К бурной радости купающихся зрителей, я продолжал тщетно выглядывать обидчика.
— Отлично. Попробуем в последний раз, — предупредил я их. — Когда король Олаф…
Я обернулся и подхватил на лету очередную дубинку. Клавдий замер на стадии завершения броска.
— А-а, так значит, это ты решил подшутить надо мной! — фыркнул я. — Ну, берегись же.
Я бросил в Виолу дубинкой. Она приняла ее и еще быстрее вернула мне.
Подобрав две валявшиеся у моих ног дубинки, я последовательно послал их ей. Она поймала их и, вернув мне, добавила еще три, после чего мы приступили к нашему обычному номеру. Солдаты одобрительно захлопали.
— Клавдий, друг мой, по-моему, мы что-то забыли, — крикнул я.
— Чего ж нам не хватает, Фесте? — удивилась она.
— У этих варягов есть правило завязывать глаза своим гостям.
— А нам-то что?
— Да ведь они наверняка поступают так из-за того, что произошло с несчастным Актеоном.
— Наверняка, — с умным видом поддакнула она, потом помолчала, скорчив озадаченную физиономию и от растерянности перестав жонглировать. — А кто такой этот Актеон?
— Это же великий охотник. И он, согласно греческим мифам, умудрился подсмотреть божественную красоту Артемиды во время купания. Да вон, гляди, она стоит там, — сказал я, показывая на статую с необычайно пышными формами и ловко продолжая жонглировать одной рукой.
Виола взглянула на указанную мной статую.
— Ишь ты какая, — восхитилась она. — Неудивительно, что ее выбрали богиней.
— Вряд ли в те времена проводились какие-то выборы, — сказал я, продолжая для разнообразия жонглировать дубинками за своей спиной.
— Так значит, она купалась обнаженной и вдруг увидела этого охотника. Держу пари, я знаю, что произошло дальше, — с вожделением произнесла она.
Послышались одобрительные возгласы.
— А я держу пари, что не знаешь.
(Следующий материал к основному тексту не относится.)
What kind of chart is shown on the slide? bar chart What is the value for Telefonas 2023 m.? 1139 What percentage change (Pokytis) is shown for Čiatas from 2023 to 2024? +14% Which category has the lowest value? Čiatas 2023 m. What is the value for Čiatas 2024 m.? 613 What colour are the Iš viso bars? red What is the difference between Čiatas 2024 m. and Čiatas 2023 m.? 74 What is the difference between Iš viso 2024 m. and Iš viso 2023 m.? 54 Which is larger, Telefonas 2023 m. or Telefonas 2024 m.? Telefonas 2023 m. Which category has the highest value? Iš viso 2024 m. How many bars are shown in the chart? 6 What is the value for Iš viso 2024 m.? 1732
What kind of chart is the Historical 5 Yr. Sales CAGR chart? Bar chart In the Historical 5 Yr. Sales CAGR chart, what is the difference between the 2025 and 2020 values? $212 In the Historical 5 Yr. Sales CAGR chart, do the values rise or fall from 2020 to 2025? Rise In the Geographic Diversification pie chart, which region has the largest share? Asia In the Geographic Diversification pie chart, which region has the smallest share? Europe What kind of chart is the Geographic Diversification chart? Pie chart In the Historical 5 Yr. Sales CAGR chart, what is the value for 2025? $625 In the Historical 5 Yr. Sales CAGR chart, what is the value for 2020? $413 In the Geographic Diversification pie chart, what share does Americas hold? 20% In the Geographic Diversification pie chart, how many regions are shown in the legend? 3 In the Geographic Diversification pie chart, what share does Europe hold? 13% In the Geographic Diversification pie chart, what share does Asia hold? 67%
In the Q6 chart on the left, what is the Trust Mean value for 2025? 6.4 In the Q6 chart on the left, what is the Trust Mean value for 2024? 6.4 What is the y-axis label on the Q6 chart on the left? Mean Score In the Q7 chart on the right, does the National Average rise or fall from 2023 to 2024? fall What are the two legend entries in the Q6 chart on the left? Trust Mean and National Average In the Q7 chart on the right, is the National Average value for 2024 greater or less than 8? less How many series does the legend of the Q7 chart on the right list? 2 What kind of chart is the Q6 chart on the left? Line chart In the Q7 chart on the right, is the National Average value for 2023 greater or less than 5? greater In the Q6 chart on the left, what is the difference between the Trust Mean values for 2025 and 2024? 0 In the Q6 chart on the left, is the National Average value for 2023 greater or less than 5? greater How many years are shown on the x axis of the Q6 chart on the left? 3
Она ведь была одной из богинь-девственниц.
— Ну, уж конечно, — иронически хмыкнул Клавдий. — Этим она, небось, просто завлекала Актеона.
— Но это истинная правда. И, разгневавшись, оттого что ее застали обнаженной во время купания, она превратила несчастного охотника в оленя, решив сама поохотиться на него.
Мы совсем перестали жонглировать. Клавдий потрясенно таращился на меня. Потом подбежал к статуе Артемиды и отвесил ей звонкую пощечину. Солдаты захлопали в ладоши, а потом начали хохотать, когда он, подвывая от боли, схватился за руку.
— Как бы не случилось того же с нашими купальщиками! — крикнула Виола. — Эта компания воинственно настроенных охотников, похоже, с удовольствием пожирает глазами ее божественные прелести.
— Я все-таки предпочитаю проявить осторожность, — сказал я.
— Что же ты собираешься сделать?
Я извлек из сумки плотную полоску ткани и завязал ею глаза.
— Неужели слепцу лучше живется, чем дураку? — воскликнула она.
Я нашарил на полу дубинки.
— Да ты, наверное, шутишь, — сказала она.
— Я всегда шучу, — ответил я и начал жонглировать.
Это был несложный трюк. Для жонглирования надо скорее четко улавливать ритм и рассчитывать силу броска, чем видеть полет предметов. Кроме того, в повязке были проделаны крохотные щелочки, хотя я и не нуждался в них.
Закончив жонглировать под бурные аплодисменты, я поклонился.
— Вы видите, господа? — сказал я. — В случае необходимости я сумел бы провести все представление вслепую.
Тут я развернулся и, сделав размашистый шаг, плюхнулся в воду.
Простейшая шутка, но она тоже сработала. Я сумел удержать голову над водой, сохранив грим почти неповрежденным, и вновь взобрался на сцену.
Клавдий притащил на платформу мою лютню, и я, набросив ремень на плечо, взял несколько аккордов. После исполнения старой английской баллады все англичане одарили меня дружными аплодисментами.
— А для нас споешь что-нибудь? — крикнул Кнут, плававший прямо передо мной.